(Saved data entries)
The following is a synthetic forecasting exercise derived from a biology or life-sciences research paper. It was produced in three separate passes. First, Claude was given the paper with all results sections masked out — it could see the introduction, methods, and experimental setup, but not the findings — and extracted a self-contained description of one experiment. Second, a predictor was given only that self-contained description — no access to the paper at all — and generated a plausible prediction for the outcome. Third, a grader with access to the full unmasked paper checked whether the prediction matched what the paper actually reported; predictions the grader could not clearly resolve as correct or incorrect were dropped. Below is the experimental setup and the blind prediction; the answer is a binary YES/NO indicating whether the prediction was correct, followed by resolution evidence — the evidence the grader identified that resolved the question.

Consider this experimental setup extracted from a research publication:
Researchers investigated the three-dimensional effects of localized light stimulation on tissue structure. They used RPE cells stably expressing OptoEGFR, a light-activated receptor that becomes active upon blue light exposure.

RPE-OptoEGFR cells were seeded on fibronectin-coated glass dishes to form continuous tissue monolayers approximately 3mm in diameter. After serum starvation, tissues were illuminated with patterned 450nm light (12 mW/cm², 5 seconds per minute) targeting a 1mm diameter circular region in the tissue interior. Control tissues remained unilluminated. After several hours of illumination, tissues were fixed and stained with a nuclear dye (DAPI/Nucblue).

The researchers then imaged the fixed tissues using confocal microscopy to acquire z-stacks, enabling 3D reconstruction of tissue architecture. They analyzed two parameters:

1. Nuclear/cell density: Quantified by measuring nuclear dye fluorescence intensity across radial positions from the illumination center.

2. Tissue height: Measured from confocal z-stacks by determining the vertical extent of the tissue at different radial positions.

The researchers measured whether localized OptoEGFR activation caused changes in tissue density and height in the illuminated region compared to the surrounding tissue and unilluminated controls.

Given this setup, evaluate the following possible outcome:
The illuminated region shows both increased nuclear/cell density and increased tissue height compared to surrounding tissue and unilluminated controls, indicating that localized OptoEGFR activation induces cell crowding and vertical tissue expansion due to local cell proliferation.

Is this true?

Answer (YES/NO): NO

* [PROBLEM]:
Please give the data again in full, exactly as written.

* [SOLUTION FOR THIS TASK]:
The following is a synthetic forecasting exercise derived from a biology or life-sciences research paper. It was produced in three separate passes. First, Claude was given the paper with all results sections masked out — it could see the introduction, methods, and experimental setup, but not the findings — and extracted a self-contained description of one experiment. Second, a predictor was given only that self-contained description — no access to the paper at all — and generated a plausible prediction for the outcome. Third, a grader with access to the full unmasked paper checked whether the prediction matched what the paper actually reported; predictions the grader could not clearly resolve as correct or incorrect were dropped. Below is the experimental setup and the blind prediction; the answer is a binary YES/NO indicating whether the prediction was correct, followed by resolution evidence — the evidence the grader identified that resolved the question.

Consider this experimental setup extracted from a research publication:
Researchers investigated the three-dimensional effects of localized light stimulation on tissue structure. They used RPE cells stably expressing OptoEGFR, a light-activated receptor that becomes active upon blue light exposure.

RPE-OptoEGFR cells were seeded on fibronectin-coated glass dishes to form continuous tissue monolayers approximately 3mm in diameter. After serum starvation, tissues were illuminated with patterned 450nm light (12 mW/cm², 5 seconds per minute) targeting a 1mm diameter circular region in the tissue interior. Control tissues remained unilluminated. After several hours of illumination, tissues were fixed and stained with a nuclear dye (DAPI/Nucblue).

The researchers then imaged the fixed tissues using confocal microscopy to acquire z-stacks, enabling 3D reconstruction of tissue architecture. They analyzed two parameters:

1. Nuclear/cell density: Quantified by measuring nuclear dye fluorescence intensity across radial positions from the illumination center.

2. Tissue height: Measured from confocal z-stacks by determining the vertical extent of the tissue at different radial positions.

The researchers measured whether localized OptoEGFR activation caused changes in tissue density and height in the illuminated region compared to the surrounding tissue and unilluminated controls.

Given this setup, evaluate the following possible outcome:
The illuminated region shows both increased nuclear/cell density and increased tissue height compared to surrounding tissue and unilluminated controls, indicating that localized OptoEGFR activation induces cell crowding and vertical tissue expansion due to local cell proliferation.

Is this true?

Answer (YES/NO): NO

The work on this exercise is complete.